## Task brief
Quote precisely the final stretch of the listing: start at the line containing "Is point (604, 804)" and stop after the last line.
::::
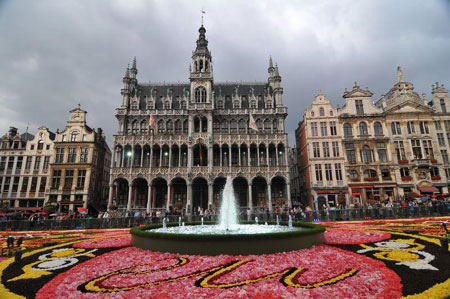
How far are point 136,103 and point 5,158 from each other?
28.5m

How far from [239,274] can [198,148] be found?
37.0 meters

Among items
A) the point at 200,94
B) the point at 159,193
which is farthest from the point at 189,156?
the point at 200,94

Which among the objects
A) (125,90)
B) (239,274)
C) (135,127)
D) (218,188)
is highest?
(125,90)

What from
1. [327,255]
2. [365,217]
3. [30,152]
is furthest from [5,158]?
[365,217]

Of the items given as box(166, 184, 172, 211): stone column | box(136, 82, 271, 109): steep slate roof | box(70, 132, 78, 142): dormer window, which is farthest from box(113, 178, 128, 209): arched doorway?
box(136, 82, 271, 109): steep slate roof

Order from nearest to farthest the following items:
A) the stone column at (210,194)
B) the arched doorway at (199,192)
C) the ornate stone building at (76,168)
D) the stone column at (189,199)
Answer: the stone column at (189,199) → the stone column at (210,194) → the arched doorway at (199,192) → the ornate stone building at (76,168)

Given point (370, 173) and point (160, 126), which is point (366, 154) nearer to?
point (370, 173)

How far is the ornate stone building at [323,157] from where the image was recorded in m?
40.2

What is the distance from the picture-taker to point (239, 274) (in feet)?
24.0

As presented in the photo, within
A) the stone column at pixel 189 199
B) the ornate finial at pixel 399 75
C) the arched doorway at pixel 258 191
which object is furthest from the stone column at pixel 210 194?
the ornate finial at pixel 399 75

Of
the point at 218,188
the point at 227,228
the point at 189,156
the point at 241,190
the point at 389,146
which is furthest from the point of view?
the point at 241,190

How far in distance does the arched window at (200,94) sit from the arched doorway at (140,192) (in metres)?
18.6

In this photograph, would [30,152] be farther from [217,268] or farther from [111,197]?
[217,268]

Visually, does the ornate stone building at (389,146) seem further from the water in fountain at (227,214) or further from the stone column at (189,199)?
the water in fountain at (227,214)
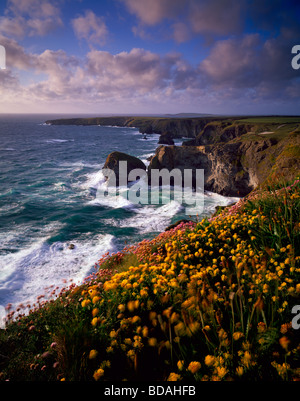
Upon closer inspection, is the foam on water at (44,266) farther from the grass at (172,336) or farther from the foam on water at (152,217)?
the grass at (172,336)

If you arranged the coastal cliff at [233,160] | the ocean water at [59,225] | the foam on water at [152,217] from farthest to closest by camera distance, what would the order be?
the coastal cliff at [233,160]
the foam on water at [152,217]
the ocean water at [59,225]

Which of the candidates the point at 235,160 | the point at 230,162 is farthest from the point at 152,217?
the point at 235,160

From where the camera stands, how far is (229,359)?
7.16 feet

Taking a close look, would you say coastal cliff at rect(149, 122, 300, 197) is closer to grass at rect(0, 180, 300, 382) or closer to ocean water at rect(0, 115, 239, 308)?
ocean water at rect(0, 115, 239, 308)

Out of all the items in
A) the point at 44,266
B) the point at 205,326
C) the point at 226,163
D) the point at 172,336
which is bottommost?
the point at 44,266

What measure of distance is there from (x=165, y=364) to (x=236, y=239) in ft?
10.7

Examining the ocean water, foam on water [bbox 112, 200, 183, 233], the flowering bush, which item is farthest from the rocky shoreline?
the flowering bush

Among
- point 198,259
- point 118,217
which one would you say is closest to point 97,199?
point 118,217

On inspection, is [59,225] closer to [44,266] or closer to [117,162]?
[44,266]

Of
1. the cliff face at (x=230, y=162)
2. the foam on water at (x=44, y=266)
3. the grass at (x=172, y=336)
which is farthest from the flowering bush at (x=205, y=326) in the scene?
the cliff face at (x=230, y=162)

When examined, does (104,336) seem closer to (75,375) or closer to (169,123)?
(75,375)

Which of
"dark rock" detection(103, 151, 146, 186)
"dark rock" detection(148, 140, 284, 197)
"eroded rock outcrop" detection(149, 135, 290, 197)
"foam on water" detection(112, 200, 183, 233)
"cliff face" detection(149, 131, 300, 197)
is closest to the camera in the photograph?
"foam on water" detection(112, 200, 183, 233)

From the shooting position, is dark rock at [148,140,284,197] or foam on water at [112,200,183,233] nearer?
foam on water at [112,200,183,233]

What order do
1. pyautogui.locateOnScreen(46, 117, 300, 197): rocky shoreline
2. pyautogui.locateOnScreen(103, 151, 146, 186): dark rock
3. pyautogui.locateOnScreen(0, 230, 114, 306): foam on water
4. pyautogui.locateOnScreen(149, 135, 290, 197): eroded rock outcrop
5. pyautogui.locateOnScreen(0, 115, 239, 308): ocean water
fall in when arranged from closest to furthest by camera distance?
pyautogui.locateOnScreen(0, 230, 114, 306): foam on water, pyautogui.locateOnScreen(0, 115, 239, 308): ocean water, pyautogui.locateOnScreen(46, 117, 300, 197): rocky shoreline, pyautogui.locateOnScreen(149, 135, 290, 197): eroded rock outcrop, pyautogui.locateOnScreen(103, 151, 146, 186): dark rock
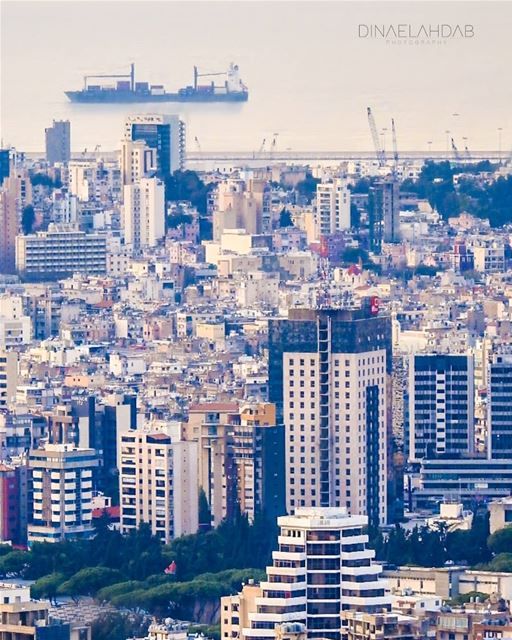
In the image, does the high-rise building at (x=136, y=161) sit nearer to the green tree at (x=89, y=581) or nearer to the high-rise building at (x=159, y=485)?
the high-rise building at (x=159, y=485)

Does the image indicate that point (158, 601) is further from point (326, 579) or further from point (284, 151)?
point (284, 151)

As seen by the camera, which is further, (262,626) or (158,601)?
(158,601)

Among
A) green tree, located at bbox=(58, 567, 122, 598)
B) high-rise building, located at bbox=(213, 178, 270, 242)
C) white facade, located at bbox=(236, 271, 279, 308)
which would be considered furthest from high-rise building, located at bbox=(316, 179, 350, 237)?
green tree, located at bbox=(58, 567, 122, 598)

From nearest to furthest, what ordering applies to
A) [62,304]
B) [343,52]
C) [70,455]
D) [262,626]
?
[262,626], [70,455], [62,304], [343,52]

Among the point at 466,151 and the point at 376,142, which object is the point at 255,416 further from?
the point at 376,142

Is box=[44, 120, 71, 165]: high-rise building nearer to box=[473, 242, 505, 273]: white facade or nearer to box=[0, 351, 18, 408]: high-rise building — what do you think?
box=[473, 242, 505, 273]: white facade

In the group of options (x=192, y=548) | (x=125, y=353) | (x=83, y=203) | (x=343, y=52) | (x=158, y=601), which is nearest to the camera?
(x=158, y=601)

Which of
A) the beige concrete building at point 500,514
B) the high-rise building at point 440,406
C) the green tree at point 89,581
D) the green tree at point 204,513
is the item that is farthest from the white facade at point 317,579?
the high-rise building at point 440,406

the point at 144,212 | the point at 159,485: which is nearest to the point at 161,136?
the point at 144,212

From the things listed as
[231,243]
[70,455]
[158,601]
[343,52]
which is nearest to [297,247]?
[231,243]
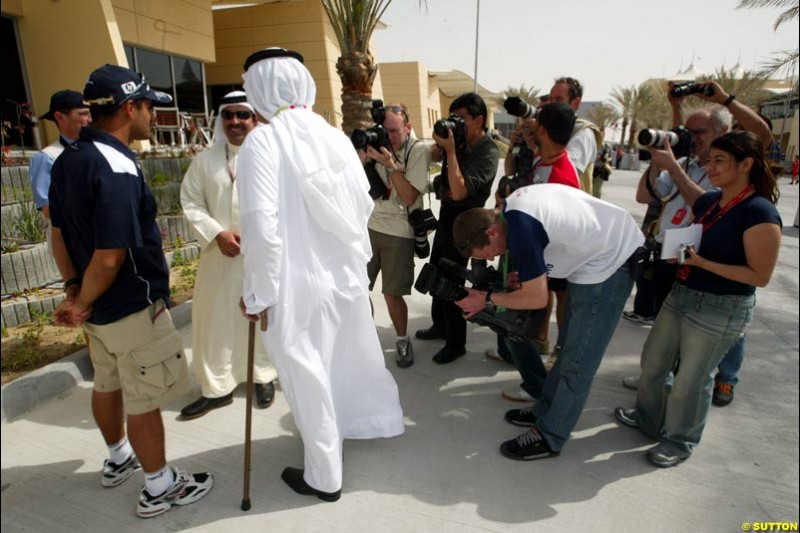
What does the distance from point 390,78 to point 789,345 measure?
25430 millimetres

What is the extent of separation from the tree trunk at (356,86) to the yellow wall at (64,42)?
3.97 m

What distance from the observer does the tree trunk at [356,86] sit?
689 cm

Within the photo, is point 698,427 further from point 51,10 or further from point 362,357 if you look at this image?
point 51,10

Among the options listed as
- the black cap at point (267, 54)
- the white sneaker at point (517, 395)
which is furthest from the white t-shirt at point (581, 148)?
the black cap at point (267, 54)

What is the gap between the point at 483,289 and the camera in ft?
9.21

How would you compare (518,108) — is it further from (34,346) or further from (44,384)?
(34,346)

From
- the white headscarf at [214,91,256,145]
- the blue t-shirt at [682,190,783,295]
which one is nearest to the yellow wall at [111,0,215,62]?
the white headscarf at [214,91,256,145]

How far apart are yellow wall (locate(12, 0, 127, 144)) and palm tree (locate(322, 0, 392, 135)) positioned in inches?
153

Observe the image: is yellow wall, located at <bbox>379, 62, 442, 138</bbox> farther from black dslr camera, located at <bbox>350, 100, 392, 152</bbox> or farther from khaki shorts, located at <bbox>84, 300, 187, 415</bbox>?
khaki shorts, located at <bbox>84, 300, 187, 415</bbox>

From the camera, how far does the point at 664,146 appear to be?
3.05 meters

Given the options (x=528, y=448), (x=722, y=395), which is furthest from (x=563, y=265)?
(x=722, y=395)

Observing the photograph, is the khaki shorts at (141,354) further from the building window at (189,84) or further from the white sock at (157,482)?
the building window at (189,84)

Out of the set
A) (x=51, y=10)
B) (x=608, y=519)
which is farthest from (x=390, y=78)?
(x=608, y=519)

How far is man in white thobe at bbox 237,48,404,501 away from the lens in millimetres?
2094
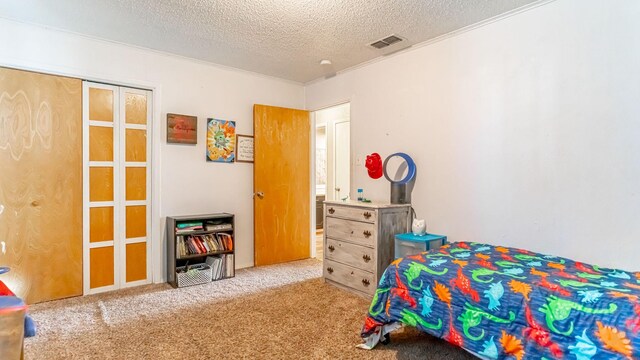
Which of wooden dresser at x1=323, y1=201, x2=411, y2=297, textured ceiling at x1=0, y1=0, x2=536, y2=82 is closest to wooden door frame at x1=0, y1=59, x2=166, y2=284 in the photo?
textured ceiling at x1=0, y1=0, x2=536, y2=82

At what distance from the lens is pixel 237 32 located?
→ 2.96 metres

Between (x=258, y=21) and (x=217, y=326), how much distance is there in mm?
2440

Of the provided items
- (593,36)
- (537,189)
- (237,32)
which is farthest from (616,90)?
(237,32)

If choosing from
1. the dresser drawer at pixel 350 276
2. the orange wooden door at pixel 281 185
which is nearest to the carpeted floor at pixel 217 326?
the dresser drawer at pixel 350 276

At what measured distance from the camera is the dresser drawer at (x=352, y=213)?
3016 mm

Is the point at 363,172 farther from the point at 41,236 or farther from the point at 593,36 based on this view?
the point at 41,236

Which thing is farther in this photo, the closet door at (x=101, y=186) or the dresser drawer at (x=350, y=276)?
the closet door at (x=101, y=186)

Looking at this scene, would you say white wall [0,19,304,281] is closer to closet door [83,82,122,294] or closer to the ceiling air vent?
closet door [83,82,122,294]

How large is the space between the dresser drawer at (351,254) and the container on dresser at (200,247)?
3.64 feet

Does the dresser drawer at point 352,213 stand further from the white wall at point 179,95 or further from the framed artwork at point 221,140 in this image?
the framed artwork at point 221,140

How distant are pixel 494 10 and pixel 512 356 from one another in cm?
239

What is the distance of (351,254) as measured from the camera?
10.5ft

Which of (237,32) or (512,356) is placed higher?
(237,32)

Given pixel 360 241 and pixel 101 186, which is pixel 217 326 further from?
pixel 101 186
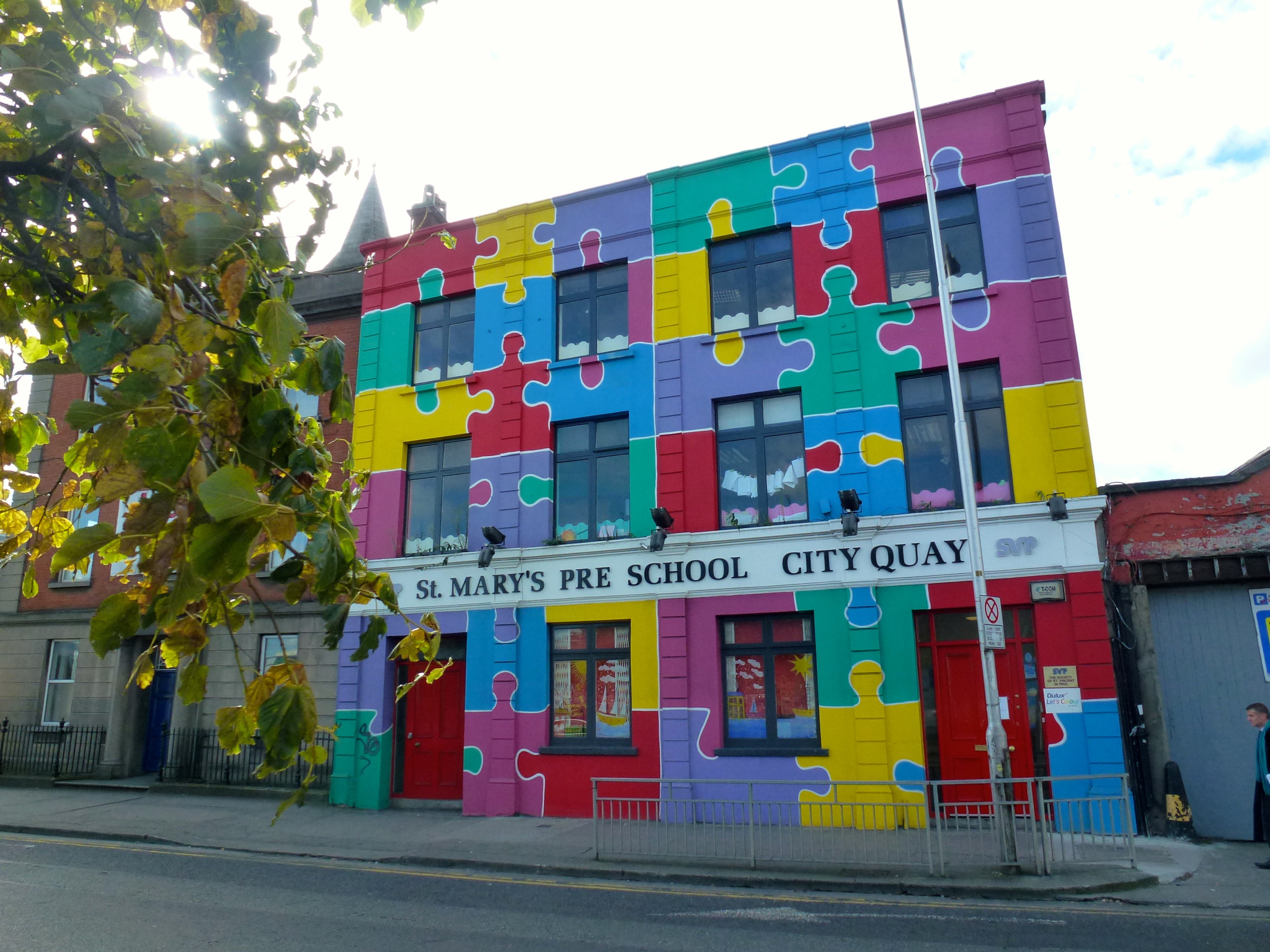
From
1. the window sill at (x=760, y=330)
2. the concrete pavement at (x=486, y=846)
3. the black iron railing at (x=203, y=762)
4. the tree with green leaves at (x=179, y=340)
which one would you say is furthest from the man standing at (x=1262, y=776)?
the black iron railing at (x=203, y=762)

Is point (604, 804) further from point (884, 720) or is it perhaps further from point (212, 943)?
point (212, 943)

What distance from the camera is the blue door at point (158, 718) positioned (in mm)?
20719

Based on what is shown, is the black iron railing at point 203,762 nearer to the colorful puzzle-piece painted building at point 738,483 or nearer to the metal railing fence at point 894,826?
the colorful puzzle-piece painted building at point 738,483

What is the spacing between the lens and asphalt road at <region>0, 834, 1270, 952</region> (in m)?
7.60

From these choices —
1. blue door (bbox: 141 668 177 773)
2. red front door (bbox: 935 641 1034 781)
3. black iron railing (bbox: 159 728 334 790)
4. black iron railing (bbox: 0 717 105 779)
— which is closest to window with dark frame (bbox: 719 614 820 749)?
red front door (bbox: 935 641 1034 781)

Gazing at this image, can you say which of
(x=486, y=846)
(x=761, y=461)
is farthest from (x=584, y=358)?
(x=486, y=846)

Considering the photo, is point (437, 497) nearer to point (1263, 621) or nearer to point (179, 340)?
point (1263, 621)

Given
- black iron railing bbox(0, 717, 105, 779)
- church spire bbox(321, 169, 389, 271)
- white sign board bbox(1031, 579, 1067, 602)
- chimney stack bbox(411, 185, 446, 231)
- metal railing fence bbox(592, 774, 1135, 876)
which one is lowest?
metal railing fence bbox(592, 774, 1135, 876)

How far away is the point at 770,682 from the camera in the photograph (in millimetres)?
14516

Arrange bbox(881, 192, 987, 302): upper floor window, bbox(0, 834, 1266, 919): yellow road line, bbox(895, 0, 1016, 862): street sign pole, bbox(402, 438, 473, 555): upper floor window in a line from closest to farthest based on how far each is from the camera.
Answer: bbox(0, 834, 1266, 919): yellow road line < bbox(895, 0, 1016, 862): street sign pole < bbox(881, 192, 987, 302): upper floor window < bbox(402, 438, 473, 555): upper floor window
::::
## Finished exercise
Is point (604, 804) further from point (884, 720) or is it perhaps further from point (212, 943)?
point (212, 943)

What distance from the camera is the blue door at point (158, 718) positioned (in mm)?
20719

Based on what is shown, is the black iron railing at point 203,762 nearer to the colorful puzzle-piece painted building at point 738,483 or nearer to the metal railing fence at point 894,826?
the colorful puzzle-piece painted building at point 738,483

What is the spacing between the lens and asphalt road at <region>0, 834, 1270, 952</region> (in m)?
7.60

From these choices —
1. blue door (bbox: 141 668 177 773)
2. red front door (bbox: 935 641 1034 781)
3. black iron railing (bbox: 159 728 334 790)
4. black iron railing (bbox: 0 717 105 779)
— which is closest to window with dark frame (bbox: 719 614 820 749)?
red front door (bbox: 935 641 1034 781)

Gazing at this image, can you say which of
(x=486, y=846)
(x=761, y=461)
is farthest from (x=584, y=358)?
(x=486, y=846)

Considering the photo, is point (437, 497) nearer to point (1263, 621) or nearer to point (179, 340)?
point (1263, 621)

Given
- black iron railing bbox(0, 717, 105, 779)
- church spire bbox(321, 169, 389, 271)
- white sign board bbox(1031, 579, 1067, 602)
- chimney stack bbox(411, 185, 446, 231)
- metal railing fence bbox(592, 774, 1135, 876)
which one is lowest?
metal railing fence bbox(592, 774, 1135, 876)

How far away is the point at 770,682 from the camera in the photograph (in millimetres)?
14516

Arrange bbox(881, 192, 987, 302): upper floor window, bbox(0, 834, 1266, 919): yellow road line, bbox(895, 0, 1016, 862): street sign pole, bbox(402, 438, 473, 555): upper floor window in a line from closest to farthest based on how far each is from the camera.
Answer: bbox(0, 834, 1266, 919): yellow road line < bbox(895, 0, 1016, 862): street sign pole < bbox(881, 192, 987, 302): upper floor window < bbox(402, 438, 473, 555): upper floor window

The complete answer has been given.